CEEQUAL Excellent (77.9%) – Interim Client and Design Award
Version 4, Mar 2011 | London, England, UK
See Final Award
Assessor: Liz Wood-Griffiths & Victoria Burnham
The Thameslink route is one of the busiest routes in the south east and passenger growth is predicted to increase significantly over the next 20 years. To accommodate this growth Network Rail is investing £6 billion in the Thameslink Programme of works to increase capacity and allow longer and more frequent services.
Part of this programme includes constructing a new twin track viaduct between Metropolitan Junction and Railway Approach, which will eventually link into London Bridge Station. The new structure extends for 322 metres and will run alongside the existing viaduct, doubling capacity on this part of the route and removing the current bottle neck at London Bridge Station.

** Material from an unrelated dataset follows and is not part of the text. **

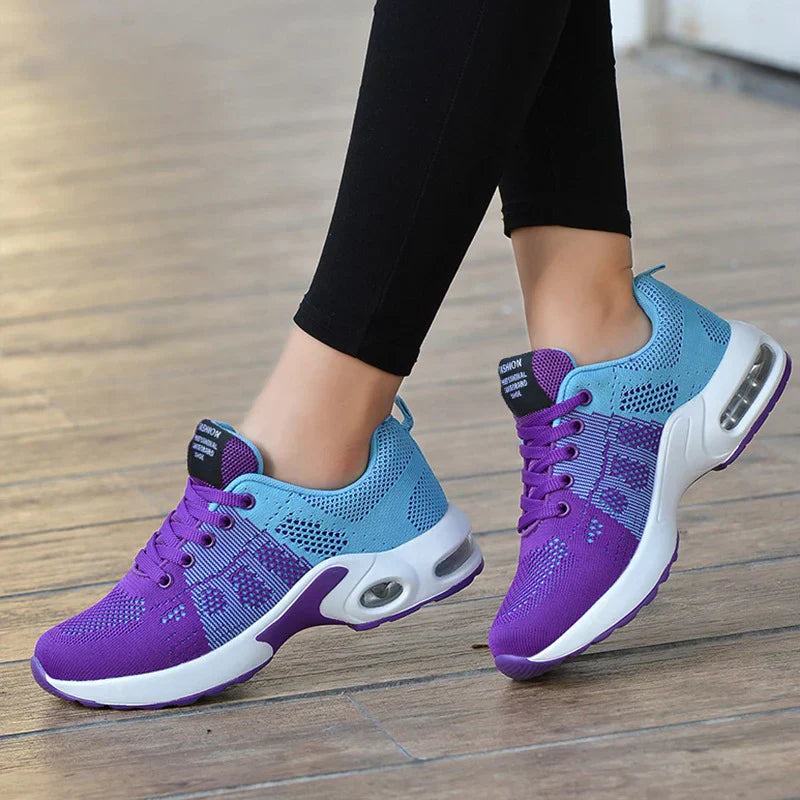 Ergonomische Loopschoenen voor Antidolorische Ondersteuning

The project scored well in a number of sections including the historic environment, land use, effects on neighbours, and transport.

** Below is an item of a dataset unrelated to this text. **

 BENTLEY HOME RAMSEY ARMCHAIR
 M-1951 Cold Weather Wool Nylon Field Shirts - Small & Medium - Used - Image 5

Challenges and Achievements
To make way for the new structure a number of buildings had to be demolished. Prior to demolition, all buildings were fully recorded. On completion of the viaduct new buildings will be constructed on the footprint of the previous buildings. Archaeologists have been employed during all excavations to date to ensure that the archaeological resource is fully recorded.

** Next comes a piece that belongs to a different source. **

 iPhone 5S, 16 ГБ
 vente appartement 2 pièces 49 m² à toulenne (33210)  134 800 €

The works at Borough are taking place within the Borough High Street Conservation Area and the alignment of the new viaduct was carefully selected to minimise the loss of listed buildings.
At Stoney Street, the listed Wheatsheaf public house has been retained by removing only the top floor of the building allowing the new structure to oversail the building. A new basement and ground floor rear extension will be constructed to enable the building to continue to operate as a pub.
Two spans of the cast iron Victorian market roof have been dismantled and will be reinstated, following refurbishment. Traditional construction methods will be used during the restoration works, and the reinstatement will ensure that part of the historic fabric of the area is preserved.
The redevelopment of sites beneath the viaduct will ensure that the productivity of the land is maintained, and the viaduct has been designed to ensure that noise emanating from the structure is minimised. Borough Market will return to its original trading area, but will also benefit from increased trading space. Additionally, a derelict site in the heart of the Conservation Area has been cleared and will be brought back into use as a beer garden for the listed Wheatsheaf pub.
Consultation took place with the local community throughout the design development process and continues during the construction phase. Meetings are held regularly with the local community to keep them informed of work activities.
Construction activities and deliveries to site are managed to reduce the impact on local businesses and traders, and deliveries to site are restricted on Market Days.